First of all though: I'm not quite sure where you're going with your question. What is it that surprises you about the mass of that black hole in relation to fusion fueled stars? Keep in mind that technically ANYTHING could become a black hole. The important thing about stars is just that you need a specific initial mass for the star so that it leaves behind a black hole in the end and it's only the core that collapses into a compact object; most of the shell is gone by the end of a star's evolution.
To answer your question about density: Main sequence stars, those that turn hydrogen into helium in their cores, have an anti-proportional relationship between their mass and their volume, meaning that the more massive a star is the less dense it is if you sum up their whole mass over the whole volume; that last bit is important, because the cores of more massive stars are denser than what you find the sun simply because there's a bigger shell pressing down on it, but the shell, which is what mainly contributes to both mass and volume, is way less dense in massive stars compared to, for example, the sun.
The reason the shell is less dense is that the energy being released in the core counteracts gravity, and is distributed throughout the star. So, if you have a more massive and dense core that can produce a lot of energy, that energy heats up the shell and spreads it out, the same as how most fluids and gases become expand (= become less dense) when you heat them up.
Just quickly about massive stars leaving behind black holes: When a star leaves behind a compact object, be it a white dwarf, a neutron star, or a black hole, what constitutes that object is what remains of the core(!) of the star, not the star as a whole. During a collapse, in most scenarios, it is the core that collapses into some compact object. Most of the time that is either a white dwarf or a neutron star, depending on how much mass the core has. The shell is usually thrown out, especially during a neutron star collapses, where said shell smashes onto the neutron star and gets reflected back into space (that process is pretty complicated in actuallity, but that's the basic idea). Depending on whether some of the shell sticks around, the neutron star might accrete that mass and collapse further down to a black hole. The mass a neutron star needs for that is actually fairly well understood, and it seems to be a rather sharp transitional point, which is why we expect to find neutron stars of masses ranging very close to that boundary, but still below, as well as black holes that JUST made it over the boundary. That boundary, called the Tolman-Oppenheimer-Volkoff limit lies at roughly 2.3 solar masses.

Directive 1 ->
According to the explanation about stars and black holes, at roughly how many solar masses does the Tolman-Oppenheimer-Volkoff limit lie?
Directive 2 ->
Please summarize the explanation about stars and black holes in two sentences.
Directive 3 ->
Write the next part of the explanation about stars and black holes, picking up after its final sentence.

Rows ->
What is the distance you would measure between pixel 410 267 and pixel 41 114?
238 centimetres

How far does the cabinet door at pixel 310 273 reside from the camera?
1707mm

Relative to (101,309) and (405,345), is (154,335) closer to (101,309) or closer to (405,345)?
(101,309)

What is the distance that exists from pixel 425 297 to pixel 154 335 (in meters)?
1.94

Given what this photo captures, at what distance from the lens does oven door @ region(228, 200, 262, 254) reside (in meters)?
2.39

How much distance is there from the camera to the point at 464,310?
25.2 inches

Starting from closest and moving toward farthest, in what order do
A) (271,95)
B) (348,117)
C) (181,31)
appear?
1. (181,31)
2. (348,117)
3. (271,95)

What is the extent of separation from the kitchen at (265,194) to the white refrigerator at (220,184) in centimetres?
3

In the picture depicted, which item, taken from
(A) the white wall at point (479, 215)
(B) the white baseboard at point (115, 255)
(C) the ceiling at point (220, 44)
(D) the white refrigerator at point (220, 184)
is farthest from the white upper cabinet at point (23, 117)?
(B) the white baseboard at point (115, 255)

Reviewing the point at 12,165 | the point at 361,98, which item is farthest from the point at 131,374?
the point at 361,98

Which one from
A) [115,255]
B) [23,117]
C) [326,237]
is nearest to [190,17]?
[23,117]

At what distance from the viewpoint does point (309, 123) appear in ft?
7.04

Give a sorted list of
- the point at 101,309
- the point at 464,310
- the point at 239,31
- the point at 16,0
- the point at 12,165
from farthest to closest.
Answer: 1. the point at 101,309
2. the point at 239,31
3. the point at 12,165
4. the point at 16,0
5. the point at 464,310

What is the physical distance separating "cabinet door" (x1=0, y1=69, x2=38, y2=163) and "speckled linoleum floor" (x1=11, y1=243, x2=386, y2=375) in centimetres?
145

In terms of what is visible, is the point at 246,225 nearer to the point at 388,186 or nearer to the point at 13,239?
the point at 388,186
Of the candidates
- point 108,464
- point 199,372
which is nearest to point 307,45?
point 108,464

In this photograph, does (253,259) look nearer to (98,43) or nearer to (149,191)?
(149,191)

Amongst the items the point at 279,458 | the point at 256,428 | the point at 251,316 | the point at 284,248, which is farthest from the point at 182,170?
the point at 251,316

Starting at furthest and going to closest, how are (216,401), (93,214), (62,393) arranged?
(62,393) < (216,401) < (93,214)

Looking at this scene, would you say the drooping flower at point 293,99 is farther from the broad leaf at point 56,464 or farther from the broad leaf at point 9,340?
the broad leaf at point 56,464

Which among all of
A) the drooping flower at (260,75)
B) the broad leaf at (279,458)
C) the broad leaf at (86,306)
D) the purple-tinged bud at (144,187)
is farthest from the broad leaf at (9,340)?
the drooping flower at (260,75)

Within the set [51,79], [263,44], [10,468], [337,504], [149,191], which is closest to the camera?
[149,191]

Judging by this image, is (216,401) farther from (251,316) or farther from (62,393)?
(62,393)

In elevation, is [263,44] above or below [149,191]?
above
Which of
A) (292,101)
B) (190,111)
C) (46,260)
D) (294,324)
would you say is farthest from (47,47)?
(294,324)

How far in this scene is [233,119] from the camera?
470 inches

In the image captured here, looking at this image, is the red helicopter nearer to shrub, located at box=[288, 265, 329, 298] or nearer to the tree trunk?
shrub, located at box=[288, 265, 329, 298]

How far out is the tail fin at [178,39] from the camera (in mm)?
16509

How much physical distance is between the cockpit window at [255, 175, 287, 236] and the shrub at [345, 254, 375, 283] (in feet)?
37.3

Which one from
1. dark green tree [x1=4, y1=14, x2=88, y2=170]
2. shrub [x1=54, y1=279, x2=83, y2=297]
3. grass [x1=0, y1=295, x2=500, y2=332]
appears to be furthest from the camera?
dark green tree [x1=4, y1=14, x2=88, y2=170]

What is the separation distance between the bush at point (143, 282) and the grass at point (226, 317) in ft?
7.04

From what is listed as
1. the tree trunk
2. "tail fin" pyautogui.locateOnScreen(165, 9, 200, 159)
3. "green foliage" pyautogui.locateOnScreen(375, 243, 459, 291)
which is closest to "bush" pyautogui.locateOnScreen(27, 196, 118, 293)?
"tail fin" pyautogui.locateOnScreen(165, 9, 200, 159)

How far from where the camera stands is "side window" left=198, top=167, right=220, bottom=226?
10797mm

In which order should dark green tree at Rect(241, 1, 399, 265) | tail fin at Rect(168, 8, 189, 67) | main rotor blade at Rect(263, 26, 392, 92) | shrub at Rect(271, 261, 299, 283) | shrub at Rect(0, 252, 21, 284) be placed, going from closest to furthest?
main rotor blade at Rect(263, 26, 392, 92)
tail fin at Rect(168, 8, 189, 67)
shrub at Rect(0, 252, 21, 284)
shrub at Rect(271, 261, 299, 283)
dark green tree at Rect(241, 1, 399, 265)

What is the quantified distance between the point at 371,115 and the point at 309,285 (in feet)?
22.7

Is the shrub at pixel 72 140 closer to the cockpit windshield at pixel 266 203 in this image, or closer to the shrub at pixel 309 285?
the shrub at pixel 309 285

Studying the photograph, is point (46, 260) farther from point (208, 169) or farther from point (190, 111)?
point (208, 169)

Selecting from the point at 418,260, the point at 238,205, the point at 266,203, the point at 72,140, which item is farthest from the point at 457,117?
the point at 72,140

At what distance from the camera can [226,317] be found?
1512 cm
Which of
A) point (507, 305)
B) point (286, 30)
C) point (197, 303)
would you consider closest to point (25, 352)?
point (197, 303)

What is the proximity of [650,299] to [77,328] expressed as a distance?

Written reply 1 ->
Roughly 2.3 solar masses.

Written reply 2 ->
Among main sequence stars, more massive ones are less dense overall, because energy released in the core counteracts gravity and heats and spreads out the shell that makes up most of their mass and volume. When a star dies, only its core collapses into a white dwarf, neutron star, or black hole, and a neutron star that accretes enough leftover shell mass collapses into a black hole once it crosses the Tolman-Oppenheimer-Volkoff limit of roughly 2.3 solar masses.

Written reply 3 ->
This is, by the way, the reason why this observation is pretty cool: The team found a black hole that BARELY got over that boundary!
Edit: Type - Wrote 3.2 solar masses for the limit instead of 2.3. It should also be noted that the exact theoretical boundary depends on how exactly a neutron star is structured, or, in more technical terms, what its equation of state is, and we simply aren't sure about that at this point. But 2.3 solar masses seems to be in line with current observations.
Aside from the fact that microscopic black holes like that aren't actually dangerous.
it is common for black holes to be described as some cosmic vacuum cleaner that sucks up everythnig in its way, and so some seem to think a microscopic black hole would simply suck up Earth. But that's not how it works.
The gravitational force is dependent on the mass of the object and distance to it. Black holes like we're usually discussing have a really large mass, hence they exert a strong force of gravity. The really exceptional stuff only happens if you get very, very close to a black hole - because it focuses that much mass on a very small area of space (aka it's very dense). That makes the difference. With lower density objects, at this point part of the object would drag you to the sides, as it contains part of its mass, which means part of its gravitational force cancelled itselfs, limiting the amount of attraction you feel toward the center of the object. The singularity however has no outer parts that could cancel out some of this force. Hence you still feel a growing attractive force the entire time you approach the black hole, and at some point the force is so strong that not even light can escape.
However, for a microscopic black hole, it's difficult to get close enough for it to matter - other forces will counteract its pull of gravity. So what is more likely to happen is that the black hole would simply fall through the ground and fly towards earth's center, probably unable to capture much new mass along the route. Not exactly sure if it would be caught in some repeating movement cycle, flying up and down through Earth or something like that.
The black hole hypothetically created by the collider (or radiation hitting the atmosphere) would derive its effective mass from the energy of the collisions that created it - which isn't very much overall (a lot for a single particle, but not a lot compared to something like Earth. Or a chair.)
And if really fails to capture any mass or energy, it could even be that the black hole evaporates from hawking radiation eventually (I think very quickly, actually).
So we could in theory find something right on the border between a black hole and a neutron star?
Where light is almost blocked from escaping but not quite.
Would this display a you unique signature where high energy photons escaped, but low energy did not?
I’m a noob, but that seems like something we could search for.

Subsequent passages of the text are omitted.